HANFORD — As in years past, hundreds of people headed to the Hanford Civic Auditorium Thursday morning in hopes of finding a new employer at the Kings County Job Fair.
“I ran out of resumes,” said Alyssa Rodriguez, who attended the Kings County Job Fair for the first time.
After about an hour and a half inside, Rodriguez walked down the Civic Auditorium steps feeling pretty satisfied with what she accomplished.
Despite the large number of people, Rodriguez said she stayed focused on her personal goals and did what she set out to do: get her name and face out there to potential employers.
Frances Perkins, general manager of Home2 Suites by Hilton, was at the job fair for the very first time looking for employees. The new hotel will open in Hanford in January, so Perkins was looking to fill many various positions.
Perkins said she was impressed with both the number of job seekers and the number of employers who took the time to attend the event.
“I ran out of applications the first 45 minutes I was here,” Perkins said, adding she took 150 applications to the job fair and had to send for more.

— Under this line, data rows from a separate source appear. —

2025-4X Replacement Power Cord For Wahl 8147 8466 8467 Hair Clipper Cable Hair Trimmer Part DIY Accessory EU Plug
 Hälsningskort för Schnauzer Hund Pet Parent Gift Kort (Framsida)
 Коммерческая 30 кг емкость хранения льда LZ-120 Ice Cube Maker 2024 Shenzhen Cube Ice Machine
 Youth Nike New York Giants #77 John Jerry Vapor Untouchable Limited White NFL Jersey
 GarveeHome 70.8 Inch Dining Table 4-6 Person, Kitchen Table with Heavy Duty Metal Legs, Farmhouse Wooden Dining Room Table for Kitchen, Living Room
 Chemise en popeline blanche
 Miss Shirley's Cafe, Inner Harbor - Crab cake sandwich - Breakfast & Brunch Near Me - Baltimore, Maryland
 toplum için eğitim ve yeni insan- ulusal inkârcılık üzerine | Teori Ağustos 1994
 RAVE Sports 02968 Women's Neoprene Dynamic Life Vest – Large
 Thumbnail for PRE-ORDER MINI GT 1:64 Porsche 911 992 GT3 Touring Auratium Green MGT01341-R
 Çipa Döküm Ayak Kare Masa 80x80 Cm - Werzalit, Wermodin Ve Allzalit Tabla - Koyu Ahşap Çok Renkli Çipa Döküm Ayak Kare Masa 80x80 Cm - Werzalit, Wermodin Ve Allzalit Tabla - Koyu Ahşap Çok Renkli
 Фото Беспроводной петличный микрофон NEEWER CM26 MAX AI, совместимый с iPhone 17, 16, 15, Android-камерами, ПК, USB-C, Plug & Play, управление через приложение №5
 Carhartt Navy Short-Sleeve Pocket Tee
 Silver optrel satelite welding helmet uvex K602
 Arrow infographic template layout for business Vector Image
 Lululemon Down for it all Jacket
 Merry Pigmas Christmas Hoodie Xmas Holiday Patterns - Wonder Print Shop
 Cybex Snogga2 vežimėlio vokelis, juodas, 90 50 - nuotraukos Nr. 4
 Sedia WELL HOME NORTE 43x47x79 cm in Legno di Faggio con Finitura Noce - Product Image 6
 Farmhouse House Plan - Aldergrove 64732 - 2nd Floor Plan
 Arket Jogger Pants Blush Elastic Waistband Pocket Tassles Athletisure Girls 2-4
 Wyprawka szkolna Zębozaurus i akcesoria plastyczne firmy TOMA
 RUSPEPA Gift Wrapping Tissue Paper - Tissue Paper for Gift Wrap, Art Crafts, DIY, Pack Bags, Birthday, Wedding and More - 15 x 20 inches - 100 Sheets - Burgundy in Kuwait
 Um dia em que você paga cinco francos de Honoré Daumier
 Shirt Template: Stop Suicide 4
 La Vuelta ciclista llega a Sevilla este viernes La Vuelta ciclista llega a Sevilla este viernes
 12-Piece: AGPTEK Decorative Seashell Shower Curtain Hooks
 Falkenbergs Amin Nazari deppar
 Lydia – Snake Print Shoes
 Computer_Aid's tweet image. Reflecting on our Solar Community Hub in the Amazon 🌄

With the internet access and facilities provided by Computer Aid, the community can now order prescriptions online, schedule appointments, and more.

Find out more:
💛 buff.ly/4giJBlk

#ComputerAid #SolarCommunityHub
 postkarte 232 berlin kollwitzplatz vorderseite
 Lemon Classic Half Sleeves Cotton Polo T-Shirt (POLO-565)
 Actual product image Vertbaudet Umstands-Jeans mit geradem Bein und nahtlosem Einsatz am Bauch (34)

As far as the employee pool, Perkins said she talked to a lot of good candidates and was surprised many of the people she talked to already had hotel experience.
Robert Avina, an employment training technician with the Kings County Job Training Office, said the Kings County Job Fair is a popular event and expected to have over 1,000 attendees cycle in throughout the morning.
Avina said there were about 73 organizations stationed throughout the auditorium; 65 of the organizations were employers and temp agencies, while the rest were resource booths.
“We try to do the best that we can to get employers to attend,” Avina said, adding some of the employers even conducted on-the-spot interviews.
The types of career fields applicants had the opportunity to apply to included law enforcement, government, retail, school districts, tax services, hospitality, food services, medical, agriculture, construction, and insurance, among many others.
Not only were there employer booths and resource booths, but several tables were set up as “application stations” so people could apply for jobs on-the-spot, Avina said. He said a Proteus, Inc. bus with computers inside was also stationed outside the auditorium so attendees could apply online at the site or make copies of their resumes.
The application stations were so full of people, attendees took any available space to fill out applications, Avina said, including outside on the steps of the auditorium.
“I feel like it is a success,” Avina said.
Perkins said it’s sometimes difficult to get a large number of applicants together at the same place and time, so job fairs are a perfect platform to get the attention of more prospective employees.
“It’s nice to have a place to come and do this,” Perkins said. “This gave me a really good opportunity to grab them all at once.”
Rodriguez said she thought the job fair was a great place to find possible jobs and other resources for job-seekers, and many of the potential employers told her to make sure to apply online for available jobs — which she said she was definitely going to do.